- 問題文 1 -
リストのうち、"How much distance divides" を含む行からその行を含めてリストの最後までだけを、依頼ごとに1行の2列CSVとして書き出すこと。列名は「依頼」と「解答」とし、それぞれを引用符で囲んだ1フィールドに収めて、改行は空白に置き換える。

-------- 本文 --------

説明

紙又は板紙の製造方法

本発明は紙又は板紙製品の製造方法に関し、この方法は、紙又は板紙製品の少なくとも1つの層を形成する、繊維を含む完成紙料を第1ヘッドボックスに供給するステップ、紙又は板紙製品の少なくとも1つのさらなる層を形成する、高コンシステンシー非繊維組成物を前記ヘッドボックスに供給するステップ、及び層を、多層ウェブを形成するワイヤ上に導き、多層ウェブがさらに脱水され乾燥されて紙又は板紙製品を生成するステップを含む。本発明は、さらに、前記方法に従って製造される紙又は板紙、及び前記方法において使用されるヘッドボックスに関する。

【発明の詳細な説明】
【技術分野】
【0001】
発明の分野
本発明は、高コンシステンシー非繊維層を含む、多層の紙又は板紙製品の製造方法に関する。本発明は、さらに、前記方法によって製造される紙又は板紙製品、及び前記方法で使用されるヘッドボックスに関する。
【背景技術】
【0002】
多層紙の製造は、単一ステップにおける1つのヘッドボックスの使用によるかあるいは幾つかのヘッドボックス及びワイヤ若しくは形成ユニットの使用のいずれかによって行うことができる。努力目標は、筋や繊維塊のない平滑な繊維層、すなわち、良好な地合を有する層を生成することである。
【0003】
ヘッドボックスにおける完成紙料のコンシステンシー(物質濃度:consistency)は、良好な地合を有する繊維ウェブを得るために、非常に重要である。大きなコンシステンシーは、繊維がフロックを形成する傾向を有し、これは、繊維ウェブシートにおける、むらのある外観として見ることができる、すなわち、地合が良好でないので、平滑な繊維ウェブを製造することをずっと困難にする。ヘッドボックスにおける完成紙料の通常のコンシステンシーは約0.5〜2%であるが、よりコンシステンシーの大きい幾つかの例も先行技術に記載されている。1つの例は、約2〜5%のコンシステンシーの使用を開示する米国特許第4,376,012号に見出すことができる。

--------

- 問題文 2 -
上にある紙又は板紙の製造方法の本文を、一字一句変えずに全文複製すること。

-------- 掲載リスト --------

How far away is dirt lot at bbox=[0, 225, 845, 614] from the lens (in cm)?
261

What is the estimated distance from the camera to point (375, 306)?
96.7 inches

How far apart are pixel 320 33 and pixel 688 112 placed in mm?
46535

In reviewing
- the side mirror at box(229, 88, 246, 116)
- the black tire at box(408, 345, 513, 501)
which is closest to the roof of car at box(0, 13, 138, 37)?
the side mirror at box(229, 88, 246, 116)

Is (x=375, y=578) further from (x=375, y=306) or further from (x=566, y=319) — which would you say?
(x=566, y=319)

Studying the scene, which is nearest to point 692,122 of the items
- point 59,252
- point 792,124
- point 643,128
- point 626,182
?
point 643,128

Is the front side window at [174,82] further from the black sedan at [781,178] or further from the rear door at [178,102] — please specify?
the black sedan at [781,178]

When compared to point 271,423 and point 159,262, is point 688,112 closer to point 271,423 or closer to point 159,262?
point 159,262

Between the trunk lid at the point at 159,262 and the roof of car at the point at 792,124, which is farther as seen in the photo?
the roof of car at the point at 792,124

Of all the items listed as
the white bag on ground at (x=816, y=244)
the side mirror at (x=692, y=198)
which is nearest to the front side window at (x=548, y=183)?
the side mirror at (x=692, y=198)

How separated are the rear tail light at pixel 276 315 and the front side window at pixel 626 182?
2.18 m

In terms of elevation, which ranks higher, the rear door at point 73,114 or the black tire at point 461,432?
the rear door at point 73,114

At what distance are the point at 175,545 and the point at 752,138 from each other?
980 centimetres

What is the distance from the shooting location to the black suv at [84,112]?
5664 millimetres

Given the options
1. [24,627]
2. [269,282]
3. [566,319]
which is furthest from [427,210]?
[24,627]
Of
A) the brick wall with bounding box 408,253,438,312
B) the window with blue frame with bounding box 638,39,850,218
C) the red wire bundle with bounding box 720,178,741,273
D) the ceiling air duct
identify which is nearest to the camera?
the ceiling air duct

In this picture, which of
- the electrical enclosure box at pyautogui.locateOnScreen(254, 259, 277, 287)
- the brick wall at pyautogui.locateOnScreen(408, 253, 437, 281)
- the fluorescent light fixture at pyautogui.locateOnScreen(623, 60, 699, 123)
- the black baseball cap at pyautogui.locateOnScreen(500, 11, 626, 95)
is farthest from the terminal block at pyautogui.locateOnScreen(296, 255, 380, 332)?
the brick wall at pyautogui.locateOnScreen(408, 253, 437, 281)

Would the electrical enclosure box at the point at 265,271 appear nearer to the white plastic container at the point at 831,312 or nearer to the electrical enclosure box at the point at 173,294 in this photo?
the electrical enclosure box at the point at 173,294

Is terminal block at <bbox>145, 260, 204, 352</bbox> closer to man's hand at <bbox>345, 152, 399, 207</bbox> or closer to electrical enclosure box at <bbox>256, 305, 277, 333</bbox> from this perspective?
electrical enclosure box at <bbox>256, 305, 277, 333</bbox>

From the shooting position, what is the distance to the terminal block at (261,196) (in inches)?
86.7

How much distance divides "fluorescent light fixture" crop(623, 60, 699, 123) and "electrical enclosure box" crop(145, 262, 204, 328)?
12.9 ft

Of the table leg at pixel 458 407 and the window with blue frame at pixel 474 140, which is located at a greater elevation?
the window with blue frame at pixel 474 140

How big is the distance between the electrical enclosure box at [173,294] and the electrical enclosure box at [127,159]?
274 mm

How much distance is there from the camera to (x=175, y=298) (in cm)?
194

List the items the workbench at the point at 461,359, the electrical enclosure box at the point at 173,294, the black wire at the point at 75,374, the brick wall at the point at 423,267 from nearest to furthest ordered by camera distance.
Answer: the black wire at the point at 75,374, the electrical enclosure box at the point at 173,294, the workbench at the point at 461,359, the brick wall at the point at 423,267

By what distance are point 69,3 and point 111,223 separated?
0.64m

--------

- 解答 1 -
依頼,解答
"How much distance divides ""fluorescent light fixture"" crop(623, 60, 699, 123) and ""electrical enclosure box"" crop(145, 262, 204, 328)?","12.9 ft"
"Of the table leg at pixel 458 407 and the window with blue frame at pixel 474 140, which is located at a greater elevation?","the window with blue frame at pixel 474 140"
"How big is the distance between the electrical enclosure box at [173,294] and the electrical enclosure box at [127,159]?","274 mm"
"How much distance is there from the camera to (x=175, y=298) (in cm)?","194"
"List the items the workbench at the point at 461,359, the electrical enclosure box at the point at 173,294, the black wire at the point at 75,374, the brick wall at the point at 423,267 from nearest to furthest ordered by camera distance. Answer:","the black wire at the point at 75,374, the electrical enclosure box at the point at 173,294, the workbench at the point at 461,359, the brick wall at the point at 423,267"
"By what distance are point 69,3 and point 111,223 separated?","0.64m"

- 解答 2 -
説明

紙又は板紙の製造方法

本発明は紙又は板紙製品の製造方法に関し、この方法は、紙又は板紙製品の少なくとも1つの層を形成する、繊維を含む完成紙料を第1ヘッドボックスに供給するステップ、紙又は板紙製品の少なくとも1つのさらなる層を形成する、高コンシステンシー非繊維組成物を前記ヘッドボックスに供給するステップ、及び層を、多層ウェブを形成するワイヤ上に導き、多層ウェブがさらに脱水され乾燥されて紙又は板紙製品を生成するステップを含む。本発明は、さらに、前記方法に従って製造される紙又は板紙、及び前記方法において使用されるヘッドボックスに関する。

【発明の詳細な説明】
【技術分野】
【0001】
発明の分野
本発明は、高コンシステンシー非繊維層を含む、多層の紙又は板紙製品の製造方法に関する。本発明は、さらに、前記方法によって製造される紙又は板紙製品、及び前記方法で使用されるヘッドボックスに関する。
【背景技術】
【0002】
多層紙の製造は、単一ステップにおける1つのヘッドボックスの使用によるかあるいは幾つかのヘッドボックス及びワイヤ若しくは形成ユニットの使用のいずれかによって行うことができる。努力目標は、筋や繊維塊のない平滑な繊維層、すなわち、良好な地合を有する層を生成することである。
【0003】
ヘッドボックスにおける完成紙料のコンシステンシー(物質濃度:consistency)は、良好な地合を有する繊維ウェブを得るために、非常に重要である。大きなコンシステンシーは、繊維がフロックを形成する傾向を有し、これは、繊維ウェブシートにおける、むらのある外観として見ることができる、すなわち、地合が良好でないので、平滑な繊維ウェブを製造することをずっと困難にする。ヘッドボックスにおける完成紙料の通常のコンシステンシーは約0.5〜2%であるが、よりコンシステンシーの大きい幾つかの例も先行技術に記載されている。1つの例は、約2〜5%のコンシステンシーの使用を開示する米国特許第4,376,012号に見出すことができる。